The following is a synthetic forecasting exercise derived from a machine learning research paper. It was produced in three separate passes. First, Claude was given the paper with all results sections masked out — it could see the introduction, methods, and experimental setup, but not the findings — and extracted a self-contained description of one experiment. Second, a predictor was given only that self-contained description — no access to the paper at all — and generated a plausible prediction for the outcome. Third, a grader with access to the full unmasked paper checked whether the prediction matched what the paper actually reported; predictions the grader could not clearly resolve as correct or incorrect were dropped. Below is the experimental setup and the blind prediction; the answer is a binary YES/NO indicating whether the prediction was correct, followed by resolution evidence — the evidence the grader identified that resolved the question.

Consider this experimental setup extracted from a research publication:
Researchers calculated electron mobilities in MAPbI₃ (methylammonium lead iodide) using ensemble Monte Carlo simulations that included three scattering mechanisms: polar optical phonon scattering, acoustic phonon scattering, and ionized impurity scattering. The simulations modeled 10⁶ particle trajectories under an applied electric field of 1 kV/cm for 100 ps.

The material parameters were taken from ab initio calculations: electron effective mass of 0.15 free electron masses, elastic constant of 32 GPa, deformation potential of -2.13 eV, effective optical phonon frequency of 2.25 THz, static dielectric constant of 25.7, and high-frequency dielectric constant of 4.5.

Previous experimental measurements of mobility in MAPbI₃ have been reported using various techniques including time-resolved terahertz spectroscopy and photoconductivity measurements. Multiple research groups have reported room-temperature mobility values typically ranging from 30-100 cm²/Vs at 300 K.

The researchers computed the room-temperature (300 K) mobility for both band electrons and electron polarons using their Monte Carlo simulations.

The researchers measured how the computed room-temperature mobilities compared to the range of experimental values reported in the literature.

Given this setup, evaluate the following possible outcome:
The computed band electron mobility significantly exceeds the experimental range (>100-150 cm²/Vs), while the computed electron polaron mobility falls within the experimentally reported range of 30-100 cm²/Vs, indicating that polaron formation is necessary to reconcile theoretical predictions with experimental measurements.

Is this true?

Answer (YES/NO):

◆ Task:
Go through the listing above and return each line that includes the word "using".

◆ Output for this exercise:
Researchers calculated electron mobilities in MAPbI₃ (methylammonium lead iodide) using ensemble Monte Carlo simulations that included three scattering mechanisms: polar optical phonon scattering, acoustic phonon scattering, and ionized impurity scattering. The simulations modeled 10⁶ particle trajectories under an applied electric field of 1 kV/cm for 100 ps.
Previous experimental measurements of mobility in MAPbI₃ have been reported using various techniques including time-resolved terahertz spectroscopy and photoconductivity measurements. Multiple research groups have reported room-temperature mobility values typically ranging from 30-100 cm²/Vs at 300 K.
The researchers computed the room-temperature (300 K) mobility for both band electrons and electron polarons using their Monte Carlo simulations.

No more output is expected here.